Next stop, Saint-Sulpice, a neoclassical church of awesome beauty on the Left Bank. In the 17th century, a group of astronomers laid a strip of brass across the transept to measure the shifting inclinations of the sun. In the book Dan Brown gives this scientific instrument a mystical narrative significance. As I arrived, there was a cluster of English visitors standing at the altar-rail led by a man with ginger hair. He was telling them about the albino monk who bashes open the brass strip and discovers a tablet engraved with a quotation from Luke. Codeheads! I sidled up and said by way of introduction, ‘Hi. Couldn’t help overhearing. I think it’s Job, not Luke, but I could be wrong.’ (It’s Job, not Luke.) He raised his chin at me and shrugged coldly. Undeterred, I flashed him my most insincere, Spectator-hack-pursuing-enquiries smile. ‘Are you perhaps here because of Dan Brown?’ ‘Actually, I live in Paris,’ he said and turned back to his little group. I withdrew, feeling slapped down. Not that he’d answered my question, but we both understood what he meant. ‘I live in Paris’ equals ‘I’m too sophisticated for that populist twaddle.’ Even though he was talking about it. A strange contrast with the friendly Americans.

In the sacristy I went in search of an official guidebook. In my halting French I presented myself to Madame La Personne In Charge Of Les Brochures. ‘Bonjour. Estce que vous avez beaucoup de people qui come flocking à l’église en cherchant les clues de Dan Brown?’ At the words ‘Dan Brown’ her kindly old face seemed to implode in slow motion. She sighed and shook her weary head: ‘Malheureusement.’ Mind you, those knotty old hands were nimble enough when I proffered the whopping 10 euros she demanded for a flimsy guidebook.

The final point on the tour is a notice in the transept designed to put Codeheads in their place. Posted in French, English and Spanish, its tone is a model of elegant froideur. ‘Contrary to fanciful allegations in a recent bestselling novel, this is not the vestige of a pagan temple.... No mystical notion can be derived from this instrument of astronomy except to acknowledge that God the Creator is the Master of time.’ So there.

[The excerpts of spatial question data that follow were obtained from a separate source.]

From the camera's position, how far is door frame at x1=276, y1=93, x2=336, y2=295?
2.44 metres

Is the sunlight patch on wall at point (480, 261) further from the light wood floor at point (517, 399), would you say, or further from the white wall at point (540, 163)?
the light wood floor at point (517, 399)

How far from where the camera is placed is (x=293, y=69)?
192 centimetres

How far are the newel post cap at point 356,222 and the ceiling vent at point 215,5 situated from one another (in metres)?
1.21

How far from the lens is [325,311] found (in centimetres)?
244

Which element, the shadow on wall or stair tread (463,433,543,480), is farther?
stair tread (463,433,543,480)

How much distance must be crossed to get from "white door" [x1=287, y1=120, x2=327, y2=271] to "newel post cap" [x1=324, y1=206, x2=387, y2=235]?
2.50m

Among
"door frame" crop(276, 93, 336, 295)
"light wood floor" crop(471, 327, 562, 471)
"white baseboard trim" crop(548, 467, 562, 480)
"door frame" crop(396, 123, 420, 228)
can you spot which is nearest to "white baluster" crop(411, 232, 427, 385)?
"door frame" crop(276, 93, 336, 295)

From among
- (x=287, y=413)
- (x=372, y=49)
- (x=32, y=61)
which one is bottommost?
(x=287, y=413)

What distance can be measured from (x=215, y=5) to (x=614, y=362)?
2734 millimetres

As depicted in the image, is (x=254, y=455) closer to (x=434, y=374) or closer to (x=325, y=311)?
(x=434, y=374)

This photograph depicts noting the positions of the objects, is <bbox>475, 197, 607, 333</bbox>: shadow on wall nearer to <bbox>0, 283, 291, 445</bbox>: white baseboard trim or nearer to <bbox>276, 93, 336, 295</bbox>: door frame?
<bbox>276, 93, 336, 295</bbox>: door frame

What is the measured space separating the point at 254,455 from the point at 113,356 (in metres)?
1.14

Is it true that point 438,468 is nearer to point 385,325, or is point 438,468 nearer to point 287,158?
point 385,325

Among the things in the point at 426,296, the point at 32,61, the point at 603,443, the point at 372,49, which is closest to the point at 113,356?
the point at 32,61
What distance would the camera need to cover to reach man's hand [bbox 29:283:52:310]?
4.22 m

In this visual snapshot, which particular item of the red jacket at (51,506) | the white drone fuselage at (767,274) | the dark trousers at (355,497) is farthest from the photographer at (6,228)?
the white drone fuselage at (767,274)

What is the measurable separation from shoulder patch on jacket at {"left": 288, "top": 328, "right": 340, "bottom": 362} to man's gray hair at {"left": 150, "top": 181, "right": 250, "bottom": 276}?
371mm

Why has the book created such spasms of anxiety throughout the literary world? Answer: it does too much. It is both intel lectually absorbing and full of cheap thrills. It thus intermingles two life principles which are generally set apart, namely entertainment and learning, or, more starkly, fun and art. Fun equals irresponsible frivolity. Art equals discipline and selfimprovement. To unite the rival pretenders within a single entity creates confusion. Which of my two natures am I engaging? Fun-me or Art-me? The answer cannot be both. But with Brown it is. Hence you’ll hear people say, ‘Oh, it’s really badly written,’ to excuse their Art side for enjoying the Fun aspects of the novel. But within the constraints of the genre, the book is brilliantly assembled. Brown has pickpocketed bits of learning from a vast range of academic disciplines and woven them into a fascinating narrative. What further unsettles high-minded chaps like me is the discovery that my knowledge of Renaissance art, Bible study, philology and mediaeval history turns out to be so threadbare that it can be significantly supplemented by a popular thriller. That’s a hard pill to swallow. Dan Brown’s crime is that he is smarter and better informed than you and me. He’s miles richer, too, of course. But the clincher is that he’s from over there. Don’t expect a civilised European to be grateful when a sodding Yank has just told him he’s a dunce.